La differenza tra mitigazione e adattamento: cosa significa mitigare i cambiamenti
La prima e fondamentale via per combattere i cambiementi climatici consiste nel ridurli, nel limitarli. E per farlo entrano in gioco per l’appunto le politiche di mitigazione, che hanno lo scopo preciso di ridurre l’emissione nell’atmosfera di tutti i gas serra responsabili del riscaldamento globale. In estrema sintesi, il cambiamento climatico è causato dalle emissioni inquinanti prodotte dall’uomo, e l’unico modo per rallentare e fermare l’aumento delle temperature (e tutte le drammatiche conseguenze) è per l’appunto tagliare l’inquinamento.
Le azioni di mitigazione da mettere in campo sono le più diverse, nei più differenti settori e aspetti della vita quotidiana. Pensiamo al mondo della mobilità e dei trasporti: dapprima si è iniziato a limitare la circolazione delle automobili più inquinanti, poi si è andati a favorire l’utilizzo di mezzi sostenibili, a partire dalle automobili elettriche. Ma questi sono solamente alcuni esempi. Tra le politiche di mitigazione si individuano quelle volte a fermare la deforestazione e a piantare nuovi alberi, capaci di catturare anidride carbonica, o quelle volte a ridurre gli sprechi di ogni forma. L’obiettivo è noto: riuscire a tagliare in tempo le emissioni per contenere il surriscaldamento clobale entro gli 1,5 gradi centigradi rispetto all’epoca preindustriale.
Questa è sicuramente la sfida attuale più importante. Non va però trascurato il fatto che i cambiamenti climatici sono già in atto, e che quindi stiamo già vivendo delle importanti e pericolose conseguenze. Ecco che allora alle azioni di mitigazione vanno accostate quanto prima delle azioni di adattamento ai cambiamenti climatici
Le politiche di adattamento ai cambiamenti climatici
A partire da quanto anticipato, diventa più facile capire la differenza tra mitigazione e adattamento ai cambiamenti climatici. Se da una parte è necessario lavorare per ridurre le emissioni, dall’altra è fondamentale mettersi al sicuro nei confronti di un clima sempre più impazzito e imprevedibile. Ecco che allora, al fianco dell’impegno nella transizione ecologica, è bene mettere in campo delle azioni per rendere le nostre città e i nostri paesi meno vulnerabili nei confronti di eventi estremi come frane, inondazioni, cicloni, siccità, incendi e via dicendo.
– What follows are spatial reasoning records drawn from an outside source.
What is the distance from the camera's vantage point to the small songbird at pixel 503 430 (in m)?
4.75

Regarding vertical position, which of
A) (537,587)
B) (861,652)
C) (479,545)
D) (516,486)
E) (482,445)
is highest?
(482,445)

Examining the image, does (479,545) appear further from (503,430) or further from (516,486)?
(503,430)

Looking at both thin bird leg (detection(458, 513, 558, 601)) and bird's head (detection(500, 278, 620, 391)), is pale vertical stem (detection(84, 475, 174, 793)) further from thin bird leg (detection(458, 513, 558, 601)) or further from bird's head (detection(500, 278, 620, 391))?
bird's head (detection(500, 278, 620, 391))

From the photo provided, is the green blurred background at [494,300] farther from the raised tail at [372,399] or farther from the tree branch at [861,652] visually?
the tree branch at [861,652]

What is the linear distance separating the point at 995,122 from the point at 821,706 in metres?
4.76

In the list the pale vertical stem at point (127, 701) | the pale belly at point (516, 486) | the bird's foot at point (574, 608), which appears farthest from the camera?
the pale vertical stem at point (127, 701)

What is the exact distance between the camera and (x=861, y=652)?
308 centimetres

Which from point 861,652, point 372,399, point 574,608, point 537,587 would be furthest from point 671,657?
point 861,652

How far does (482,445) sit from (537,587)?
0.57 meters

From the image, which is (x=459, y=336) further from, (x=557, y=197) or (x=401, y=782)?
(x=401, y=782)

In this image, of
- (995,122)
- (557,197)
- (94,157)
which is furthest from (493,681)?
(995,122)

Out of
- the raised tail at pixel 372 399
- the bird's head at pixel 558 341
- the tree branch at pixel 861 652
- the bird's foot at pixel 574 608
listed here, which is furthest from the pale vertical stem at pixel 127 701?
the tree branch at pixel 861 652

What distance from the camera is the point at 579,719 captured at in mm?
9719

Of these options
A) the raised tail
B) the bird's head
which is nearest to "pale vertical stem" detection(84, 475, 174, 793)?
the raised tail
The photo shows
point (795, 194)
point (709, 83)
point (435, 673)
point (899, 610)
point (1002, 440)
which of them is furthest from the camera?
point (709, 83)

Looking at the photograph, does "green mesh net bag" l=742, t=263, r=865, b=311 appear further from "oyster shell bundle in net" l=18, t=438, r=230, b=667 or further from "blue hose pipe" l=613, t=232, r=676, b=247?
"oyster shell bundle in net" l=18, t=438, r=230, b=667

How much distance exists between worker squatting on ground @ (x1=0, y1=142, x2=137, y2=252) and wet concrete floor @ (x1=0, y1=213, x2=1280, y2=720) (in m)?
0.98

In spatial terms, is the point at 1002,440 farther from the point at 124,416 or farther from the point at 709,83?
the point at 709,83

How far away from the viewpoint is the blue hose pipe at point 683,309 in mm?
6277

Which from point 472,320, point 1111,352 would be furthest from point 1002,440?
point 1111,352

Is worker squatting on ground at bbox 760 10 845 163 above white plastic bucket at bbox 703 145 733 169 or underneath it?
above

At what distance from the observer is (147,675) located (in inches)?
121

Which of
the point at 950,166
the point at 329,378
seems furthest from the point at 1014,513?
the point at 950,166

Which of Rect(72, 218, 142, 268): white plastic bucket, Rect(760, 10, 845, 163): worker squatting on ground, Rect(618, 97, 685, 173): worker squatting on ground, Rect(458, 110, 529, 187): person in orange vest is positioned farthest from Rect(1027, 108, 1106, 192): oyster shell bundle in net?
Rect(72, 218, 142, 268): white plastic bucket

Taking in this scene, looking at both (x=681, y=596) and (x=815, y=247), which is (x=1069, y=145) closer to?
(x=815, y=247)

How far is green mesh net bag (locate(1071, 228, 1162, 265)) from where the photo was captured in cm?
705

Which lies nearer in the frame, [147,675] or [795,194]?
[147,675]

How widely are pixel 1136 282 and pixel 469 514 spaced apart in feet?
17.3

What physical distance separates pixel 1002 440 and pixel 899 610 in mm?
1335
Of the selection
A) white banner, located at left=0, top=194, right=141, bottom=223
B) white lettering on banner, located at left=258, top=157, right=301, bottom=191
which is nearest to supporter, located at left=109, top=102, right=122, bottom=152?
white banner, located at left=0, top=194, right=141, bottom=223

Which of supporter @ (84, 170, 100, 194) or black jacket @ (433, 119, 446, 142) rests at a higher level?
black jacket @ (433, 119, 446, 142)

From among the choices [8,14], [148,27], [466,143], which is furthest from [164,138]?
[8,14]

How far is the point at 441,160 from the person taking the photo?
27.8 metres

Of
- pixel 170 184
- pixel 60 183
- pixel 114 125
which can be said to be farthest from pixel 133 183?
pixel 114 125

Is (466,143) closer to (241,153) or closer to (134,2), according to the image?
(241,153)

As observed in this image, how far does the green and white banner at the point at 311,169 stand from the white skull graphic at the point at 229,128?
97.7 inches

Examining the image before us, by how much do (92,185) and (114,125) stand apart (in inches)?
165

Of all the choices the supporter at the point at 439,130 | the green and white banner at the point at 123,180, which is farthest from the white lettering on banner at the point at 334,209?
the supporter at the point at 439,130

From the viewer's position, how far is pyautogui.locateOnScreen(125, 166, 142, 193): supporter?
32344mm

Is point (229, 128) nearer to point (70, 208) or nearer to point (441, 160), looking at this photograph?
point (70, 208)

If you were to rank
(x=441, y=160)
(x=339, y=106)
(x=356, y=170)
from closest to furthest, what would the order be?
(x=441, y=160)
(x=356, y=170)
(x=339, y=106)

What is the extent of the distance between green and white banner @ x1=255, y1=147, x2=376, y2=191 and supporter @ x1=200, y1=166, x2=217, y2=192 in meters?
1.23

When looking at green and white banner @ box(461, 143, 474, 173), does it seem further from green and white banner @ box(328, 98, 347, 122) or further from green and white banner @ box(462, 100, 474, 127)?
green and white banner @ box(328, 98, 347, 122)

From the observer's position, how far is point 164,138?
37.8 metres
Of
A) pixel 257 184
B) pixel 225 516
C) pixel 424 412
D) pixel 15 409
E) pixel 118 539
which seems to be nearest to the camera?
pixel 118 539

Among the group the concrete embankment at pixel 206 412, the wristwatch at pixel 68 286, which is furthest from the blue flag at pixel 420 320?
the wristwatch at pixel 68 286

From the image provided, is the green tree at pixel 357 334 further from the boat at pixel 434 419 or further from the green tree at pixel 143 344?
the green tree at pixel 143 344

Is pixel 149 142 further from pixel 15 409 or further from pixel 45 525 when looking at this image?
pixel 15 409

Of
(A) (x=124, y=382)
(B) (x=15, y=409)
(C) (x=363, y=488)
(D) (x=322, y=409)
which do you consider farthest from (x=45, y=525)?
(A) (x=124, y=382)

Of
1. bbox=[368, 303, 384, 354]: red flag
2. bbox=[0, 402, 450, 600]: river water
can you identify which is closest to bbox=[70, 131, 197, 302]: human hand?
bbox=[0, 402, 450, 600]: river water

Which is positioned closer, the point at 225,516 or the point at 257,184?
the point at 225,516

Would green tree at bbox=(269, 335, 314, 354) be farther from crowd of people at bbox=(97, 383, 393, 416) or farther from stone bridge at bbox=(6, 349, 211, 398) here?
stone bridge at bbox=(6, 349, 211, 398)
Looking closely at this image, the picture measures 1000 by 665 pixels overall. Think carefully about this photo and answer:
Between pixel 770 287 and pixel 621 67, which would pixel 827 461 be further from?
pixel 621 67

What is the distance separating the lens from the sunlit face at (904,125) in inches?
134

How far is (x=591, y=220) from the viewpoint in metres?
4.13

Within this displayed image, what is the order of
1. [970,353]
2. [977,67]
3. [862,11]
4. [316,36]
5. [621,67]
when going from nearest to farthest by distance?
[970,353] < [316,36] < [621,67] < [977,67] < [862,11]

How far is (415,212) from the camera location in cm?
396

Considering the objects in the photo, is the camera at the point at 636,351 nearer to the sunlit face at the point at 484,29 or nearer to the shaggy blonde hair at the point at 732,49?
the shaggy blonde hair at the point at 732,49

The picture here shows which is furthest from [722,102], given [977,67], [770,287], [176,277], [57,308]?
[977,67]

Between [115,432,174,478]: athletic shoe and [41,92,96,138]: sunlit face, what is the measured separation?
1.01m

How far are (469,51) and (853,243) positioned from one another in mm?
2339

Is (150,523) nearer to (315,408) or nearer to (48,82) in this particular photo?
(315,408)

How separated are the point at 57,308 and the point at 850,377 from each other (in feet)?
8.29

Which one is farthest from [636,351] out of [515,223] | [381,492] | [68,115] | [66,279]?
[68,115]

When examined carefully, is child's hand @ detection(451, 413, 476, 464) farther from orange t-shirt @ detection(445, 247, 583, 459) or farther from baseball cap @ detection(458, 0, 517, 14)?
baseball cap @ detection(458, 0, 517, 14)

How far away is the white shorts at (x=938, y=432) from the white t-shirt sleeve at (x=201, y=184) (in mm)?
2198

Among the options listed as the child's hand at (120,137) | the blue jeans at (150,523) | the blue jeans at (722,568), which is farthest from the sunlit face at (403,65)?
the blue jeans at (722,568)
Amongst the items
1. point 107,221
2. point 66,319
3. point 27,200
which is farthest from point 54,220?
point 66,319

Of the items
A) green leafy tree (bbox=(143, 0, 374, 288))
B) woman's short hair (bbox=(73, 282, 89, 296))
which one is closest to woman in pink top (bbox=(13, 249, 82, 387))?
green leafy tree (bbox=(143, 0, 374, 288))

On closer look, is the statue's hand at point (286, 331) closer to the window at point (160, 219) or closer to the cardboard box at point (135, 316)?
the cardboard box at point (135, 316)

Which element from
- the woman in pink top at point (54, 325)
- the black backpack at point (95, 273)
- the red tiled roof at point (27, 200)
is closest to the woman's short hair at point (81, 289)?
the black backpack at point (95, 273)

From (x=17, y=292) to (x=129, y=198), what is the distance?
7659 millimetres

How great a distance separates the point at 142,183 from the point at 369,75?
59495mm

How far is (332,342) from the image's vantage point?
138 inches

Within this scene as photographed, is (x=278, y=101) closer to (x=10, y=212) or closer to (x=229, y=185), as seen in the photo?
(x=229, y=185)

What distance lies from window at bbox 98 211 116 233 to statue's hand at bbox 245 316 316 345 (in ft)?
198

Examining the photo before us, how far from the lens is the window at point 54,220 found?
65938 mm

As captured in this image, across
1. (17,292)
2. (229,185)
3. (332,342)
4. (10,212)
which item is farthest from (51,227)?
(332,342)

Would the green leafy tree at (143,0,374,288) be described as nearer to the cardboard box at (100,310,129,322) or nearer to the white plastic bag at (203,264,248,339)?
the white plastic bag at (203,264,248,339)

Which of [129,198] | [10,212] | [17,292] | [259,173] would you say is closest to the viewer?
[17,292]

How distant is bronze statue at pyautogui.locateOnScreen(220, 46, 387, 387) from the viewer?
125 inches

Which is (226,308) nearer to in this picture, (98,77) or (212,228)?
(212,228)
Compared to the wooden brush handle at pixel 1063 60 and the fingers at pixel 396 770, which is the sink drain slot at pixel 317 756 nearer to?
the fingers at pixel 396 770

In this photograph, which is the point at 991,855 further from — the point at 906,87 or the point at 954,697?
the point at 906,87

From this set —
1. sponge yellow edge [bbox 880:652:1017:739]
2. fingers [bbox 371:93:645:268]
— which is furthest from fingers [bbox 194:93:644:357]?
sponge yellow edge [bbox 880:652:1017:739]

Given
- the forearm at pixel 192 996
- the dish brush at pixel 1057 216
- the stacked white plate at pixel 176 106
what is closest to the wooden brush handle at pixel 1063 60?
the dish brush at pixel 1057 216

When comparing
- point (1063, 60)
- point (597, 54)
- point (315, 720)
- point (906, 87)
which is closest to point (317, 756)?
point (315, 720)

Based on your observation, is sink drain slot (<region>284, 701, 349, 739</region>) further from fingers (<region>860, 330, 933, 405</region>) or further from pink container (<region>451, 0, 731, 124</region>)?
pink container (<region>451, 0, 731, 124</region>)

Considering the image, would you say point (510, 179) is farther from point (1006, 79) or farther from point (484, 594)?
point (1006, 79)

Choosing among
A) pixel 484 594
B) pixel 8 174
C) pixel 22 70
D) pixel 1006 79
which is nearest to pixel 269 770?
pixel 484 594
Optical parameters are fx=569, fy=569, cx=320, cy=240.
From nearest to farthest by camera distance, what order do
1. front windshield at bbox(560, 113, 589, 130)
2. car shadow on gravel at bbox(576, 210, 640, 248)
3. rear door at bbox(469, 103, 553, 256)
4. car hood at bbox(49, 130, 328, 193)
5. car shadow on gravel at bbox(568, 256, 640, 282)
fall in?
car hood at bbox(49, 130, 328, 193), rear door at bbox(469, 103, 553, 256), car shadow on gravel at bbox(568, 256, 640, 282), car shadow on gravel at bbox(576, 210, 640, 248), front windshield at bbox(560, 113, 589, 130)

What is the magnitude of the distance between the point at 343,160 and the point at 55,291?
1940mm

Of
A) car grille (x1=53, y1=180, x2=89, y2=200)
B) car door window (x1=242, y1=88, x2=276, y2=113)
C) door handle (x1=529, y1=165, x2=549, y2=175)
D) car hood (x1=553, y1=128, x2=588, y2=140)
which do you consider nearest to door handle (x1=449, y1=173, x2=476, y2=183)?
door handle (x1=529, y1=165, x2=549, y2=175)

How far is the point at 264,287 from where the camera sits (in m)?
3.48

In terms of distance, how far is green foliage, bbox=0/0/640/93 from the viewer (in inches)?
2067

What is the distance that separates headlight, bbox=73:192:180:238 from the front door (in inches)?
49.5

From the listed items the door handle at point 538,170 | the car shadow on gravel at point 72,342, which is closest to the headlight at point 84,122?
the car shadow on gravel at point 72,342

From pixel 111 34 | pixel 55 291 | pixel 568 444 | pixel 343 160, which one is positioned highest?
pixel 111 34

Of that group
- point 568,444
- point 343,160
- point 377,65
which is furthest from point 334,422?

Per questo motivo è importante per esempio il – lento – lavoro portato avanti negli ultimi 7 anni intorno al Piano Nazionale di Adattamento ai Cambiamenti Climatici (PNACC). Tra le principali azioni di adattamento ai cambiamenti climatici ci sono la creazione di mappe sul rischio idrogeologico, i sistemi di allerta per gli eventi meteorologici estremi, la creazione di colture resistenti ai periodi di siccità, la realizzazione di casse di espansione dei fiumi, e così via.